## TASK DETAILS
Rewrite everything from the line containing "Visible here, out" down through the end of the entries, keeping each entry's full wording. Scale every coordinate in the answers by 1.2 and round to whole numbers with halves going up, but leave all numbers outside the answers unchanged.

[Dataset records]
○ ○ ○ ○ ○ ○ ○

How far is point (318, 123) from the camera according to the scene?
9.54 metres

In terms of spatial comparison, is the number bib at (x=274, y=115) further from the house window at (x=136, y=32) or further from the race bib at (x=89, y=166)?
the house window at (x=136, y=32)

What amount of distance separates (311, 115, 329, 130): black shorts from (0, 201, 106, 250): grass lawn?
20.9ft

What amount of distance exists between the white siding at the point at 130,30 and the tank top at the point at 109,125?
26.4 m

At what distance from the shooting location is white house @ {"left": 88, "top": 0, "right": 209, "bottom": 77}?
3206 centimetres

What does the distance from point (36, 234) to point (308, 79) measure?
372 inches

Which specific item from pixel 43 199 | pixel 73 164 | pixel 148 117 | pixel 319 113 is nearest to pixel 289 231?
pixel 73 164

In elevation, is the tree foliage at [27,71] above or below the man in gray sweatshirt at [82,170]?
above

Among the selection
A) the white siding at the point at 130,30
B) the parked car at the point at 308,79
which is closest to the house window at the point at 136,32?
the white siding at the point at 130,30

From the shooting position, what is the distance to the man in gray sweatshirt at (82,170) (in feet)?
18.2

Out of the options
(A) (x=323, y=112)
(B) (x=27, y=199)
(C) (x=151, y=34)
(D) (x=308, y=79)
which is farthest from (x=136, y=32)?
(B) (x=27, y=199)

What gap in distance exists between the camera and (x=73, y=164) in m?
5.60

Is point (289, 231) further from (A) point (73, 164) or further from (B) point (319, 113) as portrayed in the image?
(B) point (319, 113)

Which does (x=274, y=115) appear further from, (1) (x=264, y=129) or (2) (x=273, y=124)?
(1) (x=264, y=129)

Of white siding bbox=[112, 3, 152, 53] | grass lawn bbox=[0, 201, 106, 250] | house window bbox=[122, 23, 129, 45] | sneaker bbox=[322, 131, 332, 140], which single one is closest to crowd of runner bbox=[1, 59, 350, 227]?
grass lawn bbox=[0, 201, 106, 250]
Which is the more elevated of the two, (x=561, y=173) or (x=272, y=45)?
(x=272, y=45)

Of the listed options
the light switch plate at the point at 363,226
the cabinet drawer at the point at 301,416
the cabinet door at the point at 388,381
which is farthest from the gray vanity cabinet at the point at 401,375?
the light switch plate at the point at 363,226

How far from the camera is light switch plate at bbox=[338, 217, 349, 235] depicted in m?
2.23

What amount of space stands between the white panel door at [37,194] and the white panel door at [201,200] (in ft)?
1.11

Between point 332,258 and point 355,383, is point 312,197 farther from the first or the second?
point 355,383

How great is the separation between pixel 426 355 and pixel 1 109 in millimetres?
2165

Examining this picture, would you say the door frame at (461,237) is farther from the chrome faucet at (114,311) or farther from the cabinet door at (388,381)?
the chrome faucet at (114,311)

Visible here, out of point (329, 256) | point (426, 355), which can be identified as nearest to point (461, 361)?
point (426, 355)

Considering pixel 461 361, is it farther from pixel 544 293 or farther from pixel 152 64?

○ ○ ○ ○ ○ ○ ○

## REPLY TO THE EXERCISE
Visible here, out of point (329, 256) | point (426, 355), which can be identified as nearest to point (461, 361)?
point (511, 426)

Considering pixel 461 361, is it farther from pixel 544 293 or farther from pixel 152 64?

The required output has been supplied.